- [ENTRIES PROVIDED]:
===============

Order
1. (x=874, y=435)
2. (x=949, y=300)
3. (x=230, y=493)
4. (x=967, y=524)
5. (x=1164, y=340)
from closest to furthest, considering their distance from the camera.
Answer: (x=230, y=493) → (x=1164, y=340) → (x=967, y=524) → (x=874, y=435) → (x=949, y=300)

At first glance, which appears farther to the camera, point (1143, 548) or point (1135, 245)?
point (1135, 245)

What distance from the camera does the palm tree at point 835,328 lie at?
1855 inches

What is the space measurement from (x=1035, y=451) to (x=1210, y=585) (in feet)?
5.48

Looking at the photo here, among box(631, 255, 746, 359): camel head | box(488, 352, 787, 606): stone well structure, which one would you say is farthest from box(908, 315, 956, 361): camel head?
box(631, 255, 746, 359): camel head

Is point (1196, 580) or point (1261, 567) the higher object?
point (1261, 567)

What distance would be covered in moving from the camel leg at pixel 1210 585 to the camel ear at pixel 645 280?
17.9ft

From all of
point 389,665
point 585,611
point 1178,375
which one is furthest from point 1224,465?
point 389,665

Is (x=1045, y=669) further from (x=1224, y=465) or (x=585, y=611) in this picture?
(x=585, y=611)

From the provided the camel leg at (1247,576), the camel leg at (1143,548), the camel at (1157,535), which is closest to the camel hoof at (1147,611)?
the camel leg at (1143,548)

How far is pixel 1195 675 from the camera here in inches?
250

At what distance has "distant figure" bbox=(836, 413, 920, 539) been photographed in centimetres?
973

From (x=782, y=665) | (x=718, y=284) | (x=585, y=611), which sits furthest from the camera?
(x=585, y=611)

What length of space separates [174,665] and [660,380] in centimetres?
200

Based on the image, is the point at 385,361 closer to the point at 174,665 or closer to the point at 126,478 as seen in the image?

===============

- [WHAT IS REQUIRED]:
Convert every line of the data above into a numbered list, leaving out the blank lines.

- [WORKED SOLUTION]:
1. Order
2. 1. (x=874, y=435)
3. 2. (x=949, y=300)
4. 3. (x=230, y=493)
5. 4. (x=967, y=524)
6. 5. (x=1164, y=340)
7. from closest to furthest, considering their distance from the camera.
8. Answer: (x=230, y=493) → (x=1164, y=340) → (x=967, y=524) → (x=874, y=435) → (x=949, y=300)
9. At first glance, which appears farther to the camera, point (1143, 548) or point (1135, 245)?
10. point (1135, 245)
11. What distance from the camera does the palm tree at point 835,328 lie at?
12. 1855 inches
13. What is the space measurement from (x=1035, y=451) to (x=1210, y=585) (in feet)?
14. 5.48
15. Looking at the photo here, among box(631, 255, 746, 359): camel head | box(488, 352, 787, 606): stone well structure, which one would you say is farthest from box(908, 315, 956, 361): camel head?
16. box(631, 255, 746, 359): camel head
17. Is point (1196, 580) or point (1261, 567) the higher object?
18. point (1261, 567)
19. What distance would be covered in moving from the camel leg at pixel 1210 585 to the camel ear at pixel 645 280?
20. 17.9ft
21. From all of
22. point 389,665
23. point 585,611
24. point 1178,375
25. which one is furthest from point 1224,465?
26. point 389,665
27. Is (x=1045, y=669) further from (x=1224, y=465) or (x=585, y=611) in this picture?
28. (x=585, y=611)
29. From the provided the camel leg at (1247,576), the camel leg at (1143,548), the camel at (1157,535), which is closest to the camel hoof at (1147,611)?
30. the camel leg at (1143,548)
31. How far is pixel 1195 675 from the camera here in inches?
32. 250
33. At what distance has "distant figure" bbox=(836, 413, 920, 539) been photographed in centimetres?
34. 973
35. From (x=782, y=665) | (x=718, y=284) | (x=585, y=611), which sits furthest from the camera?
36. (x=585, y=611)
37. What length of space separates [174,665] and [660,380] in centimetres?
38. 200
39. Based on the image, is the point at 385,361 closer to the point at 174,665 or closer to the point at 126,478 as seen in the image?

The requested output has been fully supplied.